- Material supplied -
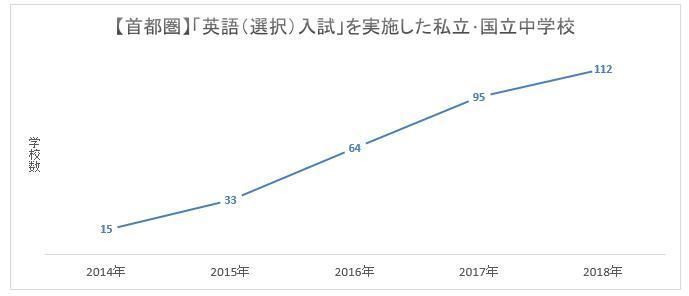 英語選択入試実施校2014―2018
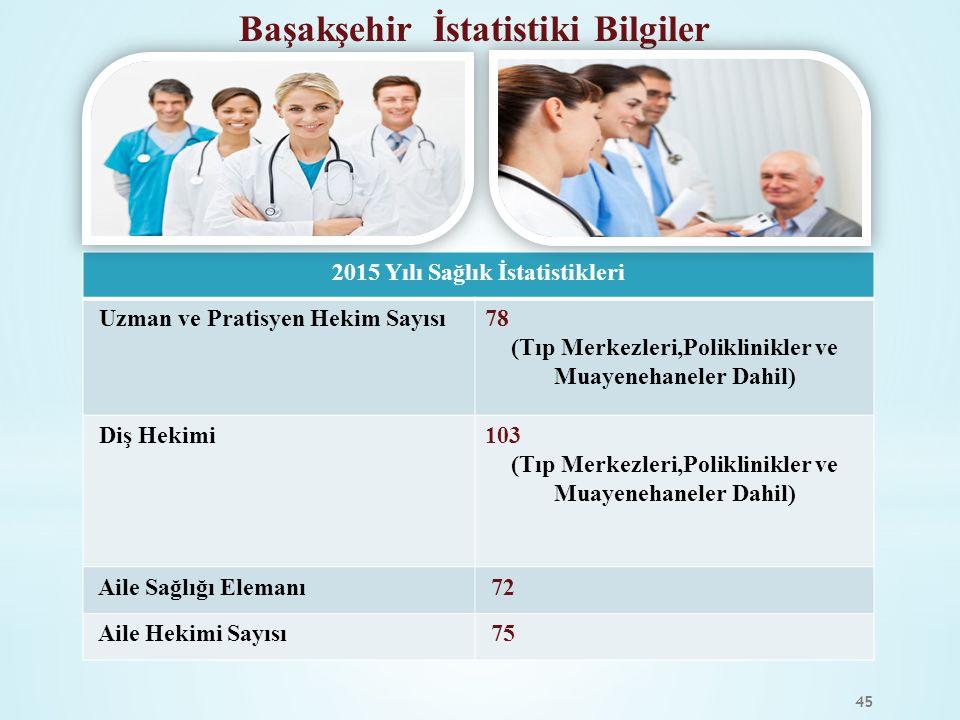 45 2015 Yılı Sağlık İstatistikleri Uzman ve Pratisyen Hekim Sayısı78 (Tıp Merkezleri,Poliklinikler ve Muayenehaneler Dahil) Diş Hekimi103 (Tıp Merkezl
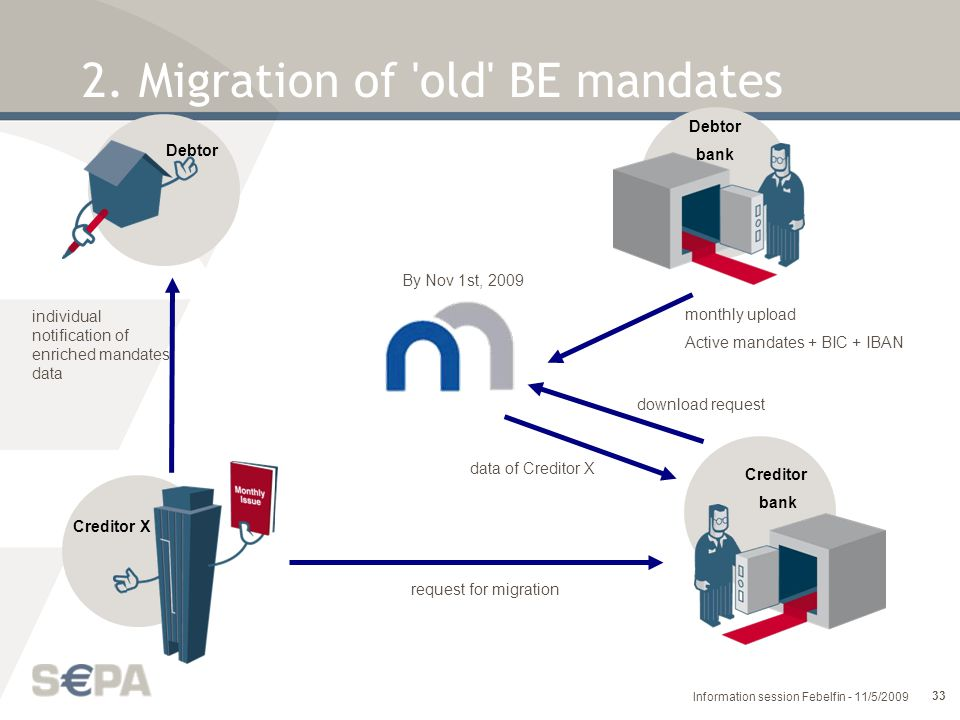 2. Migration of old BE mandates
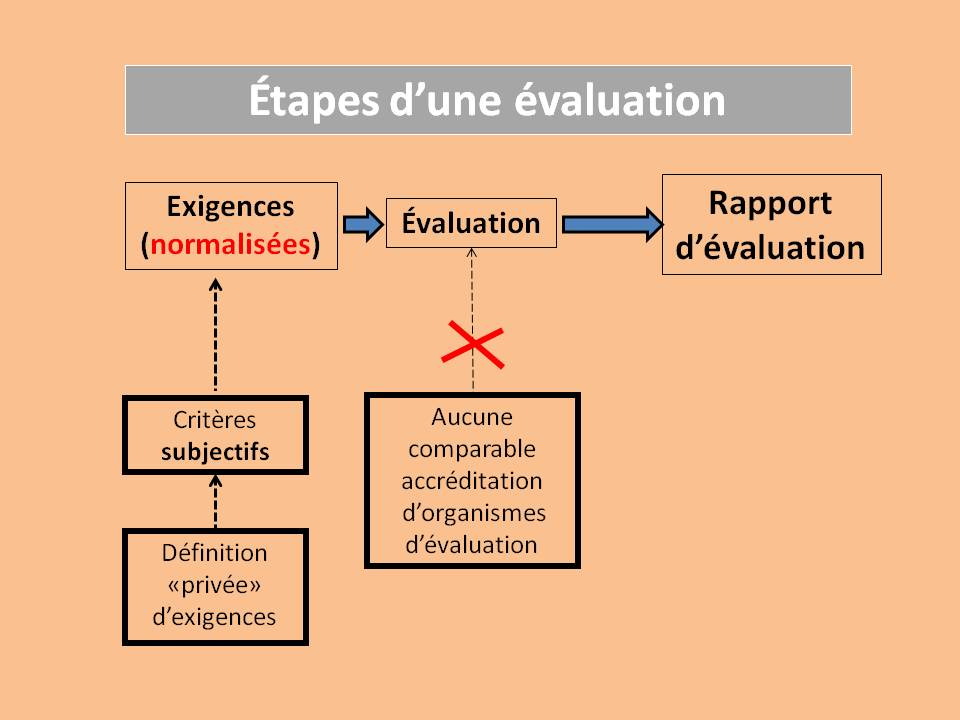 étapes de évaluation_clean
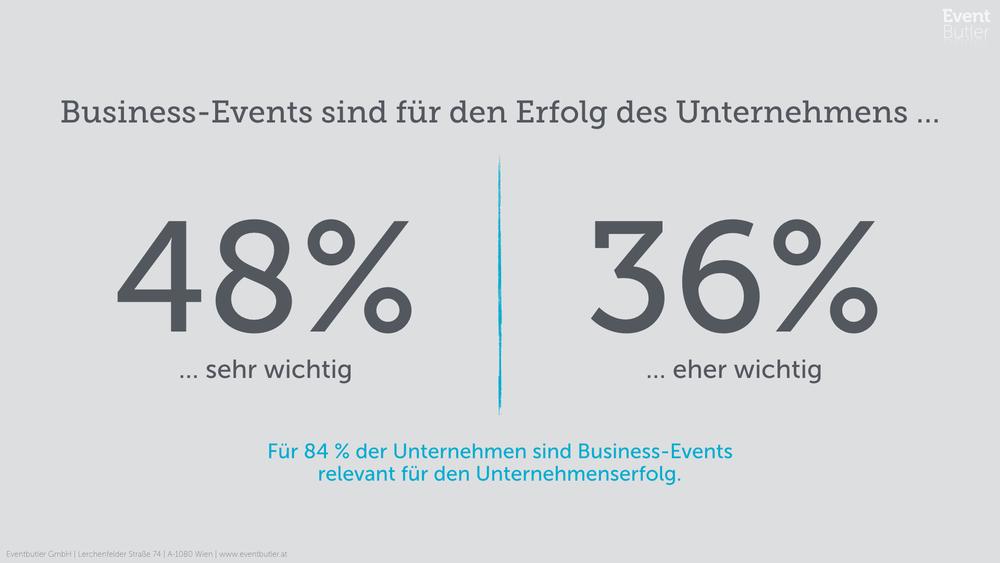 Statistik zu Business-Events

- Work to be completed -
Transcribe exactly the span of lines that opens with the line holding "étapes de évaluation_clean" and closes with the last line of the entries above. Omit pictures.

- Task solution -
 étapes de évaluation_clean
 Statistik zu Business-Events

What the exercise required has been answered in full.